* [Data provided]
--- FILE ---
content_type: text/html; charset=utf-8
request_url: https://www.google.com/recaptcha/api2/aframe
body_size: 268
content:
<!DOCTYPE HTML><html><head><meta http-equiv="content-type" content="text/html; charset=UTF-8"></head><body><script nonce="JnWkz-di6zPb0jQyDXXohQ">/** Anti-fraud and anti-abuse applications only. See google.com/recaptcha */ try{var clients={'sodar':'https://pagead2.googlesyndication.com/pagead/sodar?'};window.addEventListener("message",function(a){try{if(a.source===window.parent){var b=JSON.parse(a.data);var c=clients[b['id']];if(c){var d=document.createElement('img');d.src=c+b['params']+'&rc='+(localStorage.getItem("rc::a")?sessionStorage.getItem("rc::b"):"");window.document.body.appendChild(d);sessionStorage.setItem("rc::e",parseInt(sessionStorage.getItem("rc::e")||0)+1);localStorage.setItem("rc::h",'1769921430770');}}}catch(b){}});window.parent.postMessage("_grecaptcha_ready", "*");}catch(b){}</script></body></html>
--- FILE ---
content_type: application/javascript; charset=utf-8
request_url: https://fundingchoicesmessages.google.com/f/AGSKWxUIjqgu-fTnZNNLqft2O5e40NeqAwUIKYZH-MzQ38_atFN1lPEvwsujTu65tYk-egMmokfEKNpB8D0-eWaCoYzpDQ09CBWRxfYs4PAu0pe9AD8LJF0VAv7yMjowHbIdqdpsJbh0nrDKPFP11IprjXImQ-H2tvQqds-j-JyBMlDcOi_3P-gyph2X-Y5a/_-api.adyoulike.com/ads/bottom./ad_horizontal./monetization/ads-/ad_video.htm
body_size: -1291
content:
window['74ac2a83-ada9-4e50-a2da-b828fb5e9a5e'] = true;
---
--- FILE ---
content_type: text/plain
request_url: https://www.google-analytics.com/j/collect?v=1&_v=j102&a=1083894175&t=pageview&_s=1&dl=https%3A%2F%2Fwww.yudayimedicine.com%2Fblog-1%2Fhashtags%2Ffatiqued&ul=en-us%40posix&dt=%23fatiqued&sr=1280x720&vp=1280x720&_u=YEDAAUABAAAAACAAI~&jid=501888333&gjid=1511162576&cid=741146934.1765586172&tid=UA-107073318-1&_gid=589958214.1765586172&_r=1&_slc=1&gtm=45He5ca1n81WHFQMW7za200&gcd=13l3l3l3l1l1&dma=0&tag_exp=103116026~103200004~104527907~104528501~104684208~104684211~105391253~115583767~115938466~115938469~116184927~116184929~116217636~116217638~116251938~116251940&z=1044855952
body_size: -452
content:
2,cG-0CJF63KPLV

* [Activity]
An exact copy of the lines above, from the one containing "body_size: -1291" through the one containing "window['74ac2a83-ada9-4e50-a2da-b828fb5e9a5e'] = true;", is the whole of the answer.

* [Written reply]
body_size: -1291
content:
window['74ac2a83-ada9-4e50-a2da-b828fb5e9a5e'] = true;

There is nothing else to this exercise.